Fatih Hayova ist 22 Jahre alt und arbeitet als Fachkraft für Lagerlogistik in Köln. Seit einem Jahr arbeitet er als Lagerist bei der Zeitarbeitsfirma Lux GmbH. Er hat die Realschule mit einer guten Note abgeschlossen und hat jetzt die Fachoberschulreife.

Erzähl uns bitte kurz was zu deinem beruflichen Werdegang.

Ich habe meine Ausbildung im Jahr 2011 abgeschlossen, dann wurde ich, wie viele andere, nicht übernommen. Ich war ein halbes Jahr arbeitslos. Als ich mich arbeitslos gemeldet habe, habe ich nur Angebote für Zeitarbeitsfirmen bekommen. Dann habe ich bei einer Leiharbeitsfirma angefangen.

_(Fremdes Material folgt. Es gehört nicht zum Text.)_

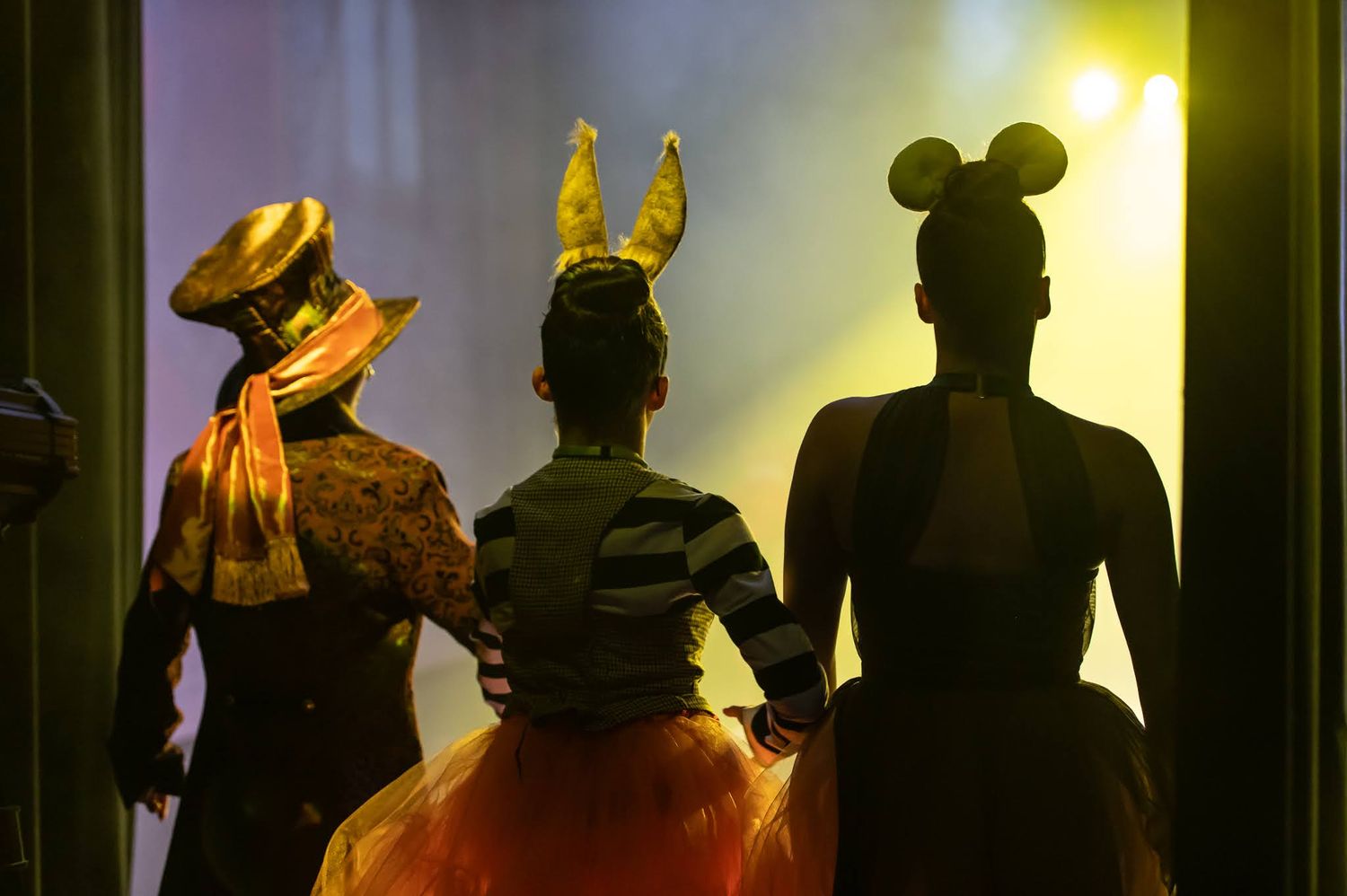 Three costumed performers silhouetted in doorway wearing top hat, bunny, and mouse ears, representing characters from Alice in Wonderland.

Drei Monate lang wurde ich nur gemobbt, bin gar nicht als Mensch wahrgenommen worden. Ich war nur der Leiharbeiter für sie, mehr nicht. Ich wurde wie eine Maschine behandelt. Deswegen habe ich es dort nur 3 Monate ausgehalten. Nach 3 Monaten habe ich ein Angebot von einer anderen Leiharbeitsfirma bekommen und wurde direkt übernommen. Seit einem Jahr arbeite ich in einem Betrieb in Remscheid. In meinem Betrieb arbeiten 2000 Menschen und davon sind 700 Leiharbeiter.

 

Seit knapp 2 Jahren arbeitest du in Leiharbeitsfirmen. Was sind deine bisherigen Erfahrungen gewesen?

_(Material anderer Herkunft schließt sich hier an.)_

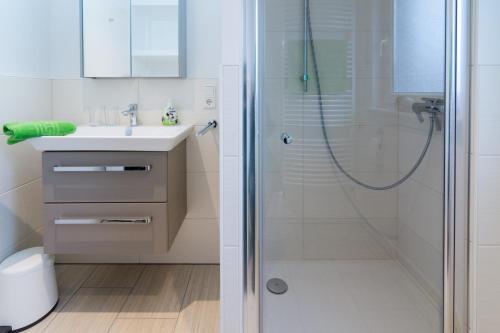 een badkamer met een douche en een wastafel bij Ferienhaus Wattschnecke Norddeich in Norddeich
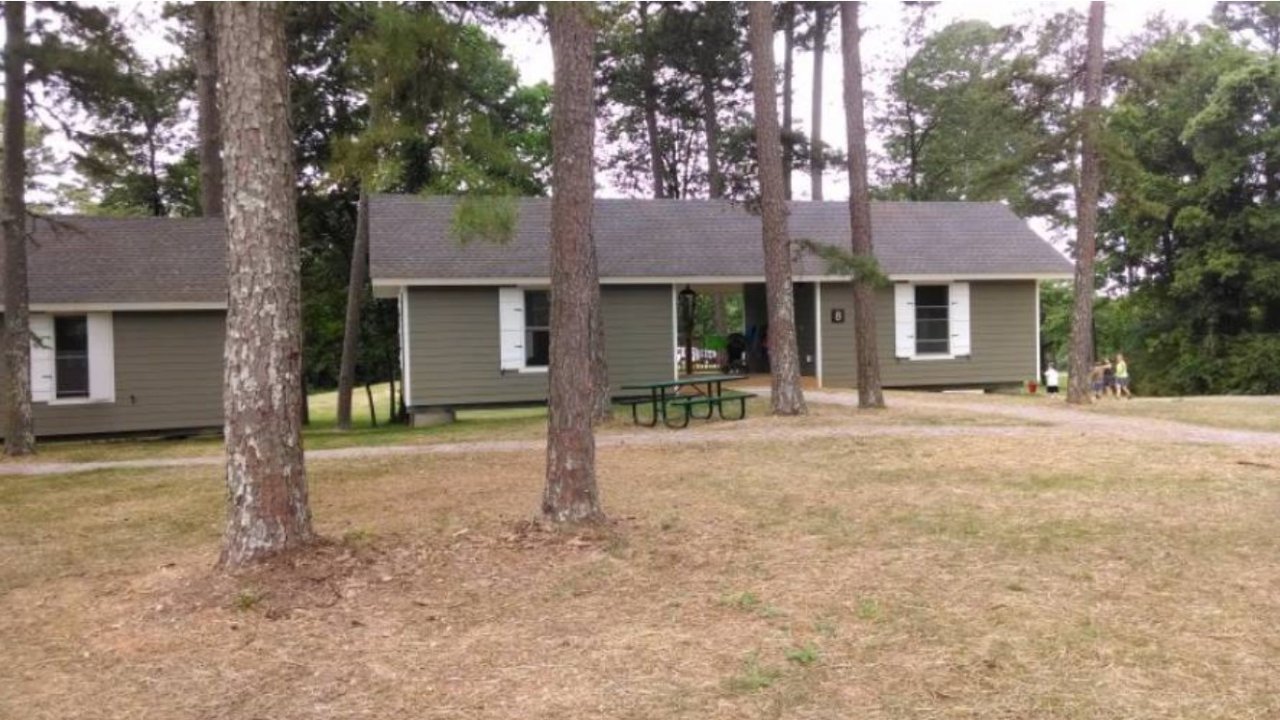 Cabin surrounded by trees and grass in a park setting.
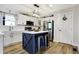 Charming kitchen with a navy blue island, white cabinets, and modern appliances at 7418 W Old Sr 252, Edinburgh, IN 46124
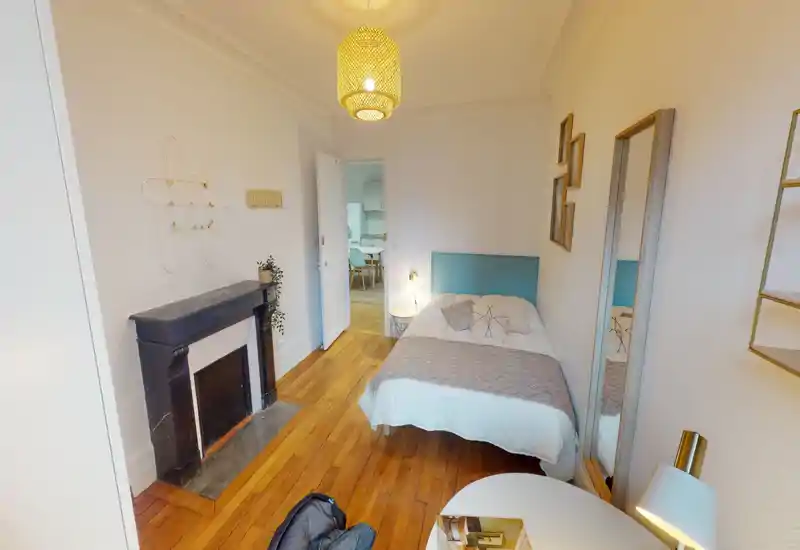 Camera da letto compatta e raffinata con letto matrimoniale, tessili morbidi e pavimenti in legno caldo; buona luce e dettagli decorativi per un ambiente accogliente.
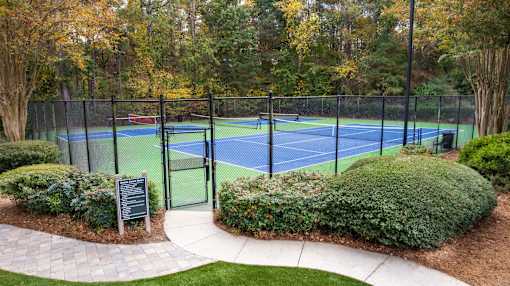 a tennis court with a fence around it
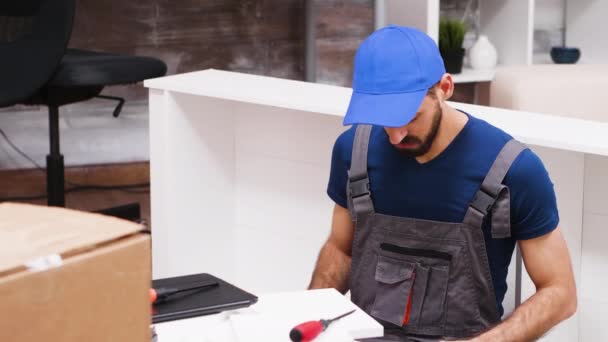 Close up of young man in coverall using laptop to assembly furniture — Stok video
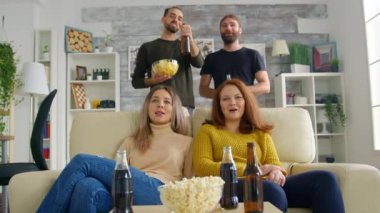 Genç kadınlar kanepede oturup televizyon izlerken gülümserler.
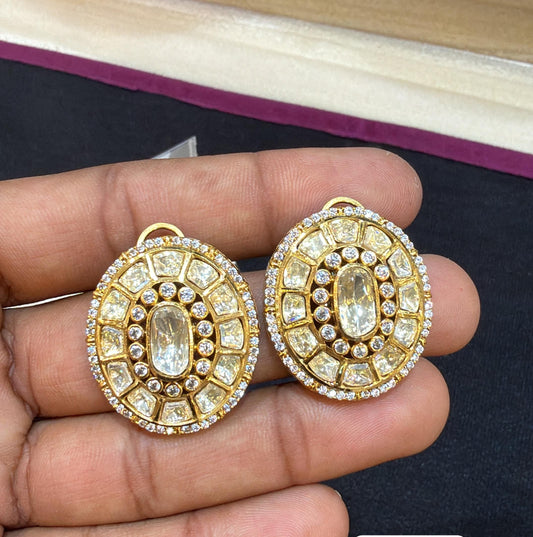 Oval shaped polki studs in white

Für mich haben Leiharbeitsfirmen einen einzigen Vorteil, falls man es so nennen kann. Wenn man bereit ist, unter den schlimmsten Bedingungen zu arbeiten, findet man schon einen Job. Nachteile sind: schlechte Bezahlung und- Arbeitsbedingungen. Du bist jederzeit ersetzbar, das heißt, dass du dir keine Fehler erlauben darfst, sonst bist du ganz schnell wieder arbeitslos. Das ist so krass, wo bleibt die Menschlichkeit? Es passiert ganz schnell, dass man einen Fehler macht. Man wird unfair behandelt und die Festangestellten verdienen für die gleiche Arbeit das Doppelte. Jetzt frage ich mich, wo die Gerechtigkeit in Deutschland ist? Sie beuten dich doppelt und dreifach aus. Es gibt so viele Sachen, wo du über den Tisch gezogen wirst. Du musst sogar deine Gehaltsabrechnung genau kontrollieren, es kommt nicht selten vor, dass man sonst abgezogen wird. Ich komme aus einer Arbeiterfamilie. Meine Mutter ist Hausfrau. Mein Vater hat auch lange Zeit als Lagerist gearbeitet. Obwohl er Bandscheibenvorfall bekam, musste er weiter arbeiteten. 6 Kinder werden schließlich nicht von alleine satt. Mein Vater ist momentan im Wachkoma, weil er vor einem Jahr einen Herzinfarkt hatte. Ich denke, durch den Stress auf der Arbeit und die Verpflichtungen zu Hause wurde es zu viel. Nur so kann ich mir den Herzinfarkt erklären.

 

Was ist der Ausweg für dich?

Um Ungerechtigkeit zu vermeiden, sehe ich den Ausweg darin, Zeit- und Leiharbeitsfirmen   abzuschaffen. Aber ich weiß auch genau, dass sie so schnell nicht abgeschafft werden. In der Zwischenzeit verdienen sich die Firmen eine goldene Nase, in dem sie Menschen leiden lassen. Ich bin auch bei der Gewerkschaft organisiert, meiner Meinung nach besteht der einzige Ausweg darin, dass es eine Gewerkschaft gibt, die sich für Leiharbeiter einsetzt. Wir können und müssen auch streiken, damit die Firmen sehen, dass wir nicht zufrieden sind. Alle Leiharbeiter sind unzufrieden, weil es an sicheren Arbeitsbedingungen und Zusammenhalt unter uns fehlt.